SOURCE EXTRACT.
Another critical indicator of a graphs overall structure is its adjacency matrix, which uses 1s and 0s to indicate whether two nodes are connected, as demonstrated in the image above. In an undirected graph, edges are counted as two directed edges (one in each direction). For example, in the adjacency metric on the left we see that in the first column there is a 1 in the second, third, and fourth row, representing the fact that node N1 has a connection to node N2, N3, and N4. Additionally, we see that for node N2 (represented by column 2), there is a 1 in the first row since it is connected to node N1. However, in the adjacency matrix on the right 1’s only appear in the column for the node that is being connected to. For example, in the first column, representing node N1, we only have 1’s in rows three and four since nodes N3 and N4 are the only ones that have arrows pointing towards node N1.
Another important property to investigate is how edges are distributed within a given graph, which is assessed with a clustering coefficient metric, termed CN. The clustering coefficient quantified the density of edges associated with the neighborhood of a given node, and it ranges from 0 to 1 (with 1 indicating a fully connected node or clique). For undirected graphs, the clustering coefficient CN is 2e/k(k-1) where k represents the neighbors of a given node (ie. the number of nodes it is directly connected to) and e is the number of edges shared between a nodes neighbors. For directed graphs, the formula for CN is e/k(k-1). The image below contains an undirected (left) and directed (right) graph with a clustering coefficient calculated for each node.
In biological systems, graphs often exhibit high clustering coefficients compared to randomly connected graphs, which is a strong indication that biological systems are not the product of random organization. Additionally, as the size of a biological network increases, the average clustering coefficient among nodes decreases, suggesting that many biological networks consist of a high percentage of low-degree nodes with a small percent of highly connected nodes called hubs. This type of distribution where most nodes have a low degree and a few modes have a very high degree is called a scale-free network. An interesting feature of scale-free networks is that the shortest paths between randomly chosen nodes are significantly shorter than in random graphs. In random graphs, the average shortest distance is proportional to the logarithm of the number of nodes. In contrast, in scale-free networks, this distance is much smaller and increases more slowly as the network size grows. This property makes biological networks highly efficient in transmitting information across the system.

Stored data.
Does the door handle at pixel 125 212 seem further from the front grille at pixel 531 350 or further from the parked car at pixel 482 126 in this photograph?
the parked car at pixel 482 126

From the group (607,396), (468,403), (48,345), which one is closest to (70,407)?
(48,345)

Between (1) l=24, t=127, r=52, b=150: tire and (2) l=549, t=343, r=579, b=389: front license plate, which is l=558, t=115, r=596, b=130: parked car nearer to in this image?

QUESTIONS ON THE MATERIAL.
• A. In the passage on graph structure, what is a network called in which most nodes have a low degree and a few have a very high degree?
• B. Pick up the passage on graph structure after its final sentence and keep writing it.
Nothing asked here requires the entries.

ANSWERS TO THE EXERCISES.
• A. A scale-free network.

• B.
🧬 Analyzing Static Metabolic Networks
As previously mentioned, metabolic networks represent the flow of material through a system. More specifically, in a metabolic network, metabolite pools send and receive material, like organic compounds, which are represented by arrows connecting node to node. Additionally, in a metabolic network all materials flowing through the system need to be accounted for, and in many cases metabolic systems are modeled at a steady-state, which means the fluxes entering a given node have to be equal to the amount of fluxes leaving that node. As a result, steady-state metabolic networks can be “collapsed” into static networks that can be represented as graphs, like the one depicted below (note, the edges X are indicated with subscripts ‘to’ and ‘from’. For example, X12, represents the flow of material from N1 to N2).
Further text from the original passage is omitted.